WORK INSTRUCTION: Transcribe the data below verbatim from the line with "Zestaw dedykowany jest" to the line with "1-Zawór termostatyczny - 2szt". Include both of those lines.

EXERCISE INPUT:
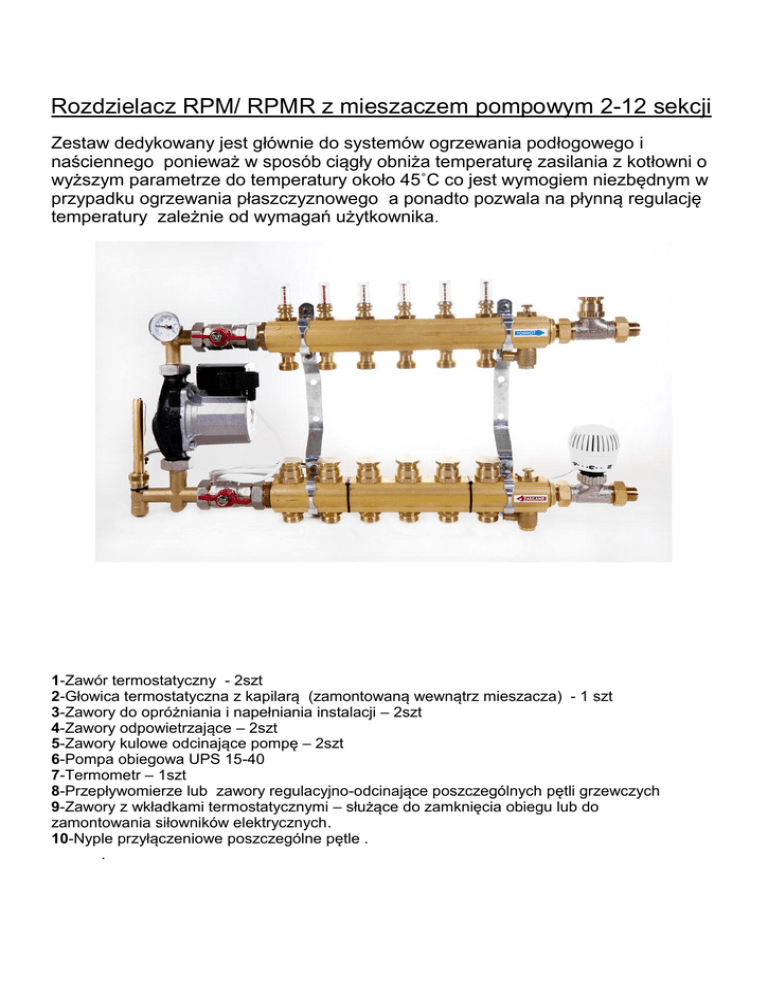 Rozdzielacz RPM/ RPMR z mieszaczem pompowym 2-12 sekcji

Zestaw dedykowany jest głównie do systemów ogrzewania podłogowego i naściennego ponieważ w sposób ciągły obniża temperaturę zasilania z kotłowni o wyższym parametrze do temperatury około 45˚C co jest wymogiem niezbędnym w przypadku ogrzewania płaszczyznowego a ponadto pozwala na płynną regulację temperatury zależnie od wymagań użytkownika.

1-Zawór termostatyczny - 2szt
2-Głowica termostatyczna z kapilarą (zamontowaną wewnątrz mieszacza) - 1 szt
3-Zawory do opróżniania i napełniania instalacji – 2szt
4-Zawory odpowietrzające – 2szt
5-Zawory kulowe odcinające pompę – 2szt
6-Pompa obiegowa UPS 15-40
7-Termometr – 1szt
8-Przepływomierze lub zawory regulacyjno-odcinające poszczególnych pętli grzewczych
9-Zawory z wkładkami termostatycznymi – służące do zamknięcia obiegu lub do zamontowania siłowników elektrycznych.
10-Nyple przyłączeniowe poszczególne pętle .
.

---

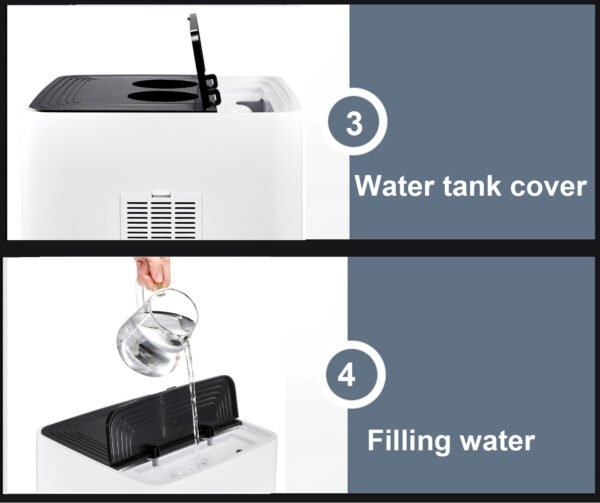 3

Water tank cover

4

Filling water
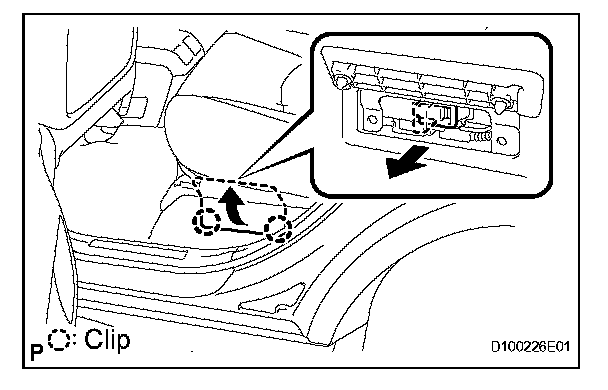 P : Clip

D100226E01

--

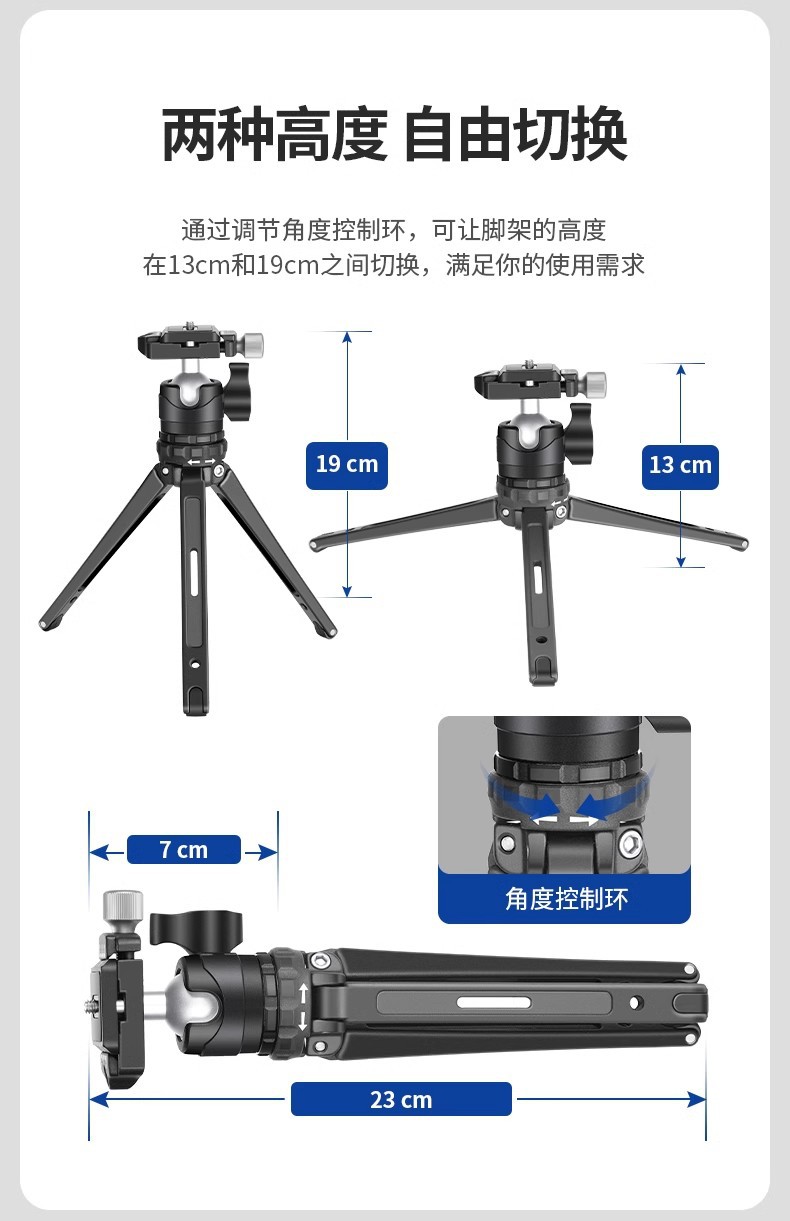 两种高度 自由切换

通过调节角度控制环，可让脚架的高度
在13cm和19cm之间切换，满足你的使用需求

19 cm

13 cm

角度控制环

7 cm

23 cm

ANSWER TO THE PROBLEM:
Zestaw dedykowany jest głównie do systemów ogrzewania podłogowego i naściennego ponieważ w sposób ciągły obniża temperaturę zasilania z kotłowni o wyższym parametrze do temperatury około 45˚C co jest wymogiem niezbędnym w przypadku ogrzewania płaszczyznowego a ponadto pozwala na płynną regulację temperatury zależnie od wymagań użytkownika.

1-Zawór termostatyczny - 2szt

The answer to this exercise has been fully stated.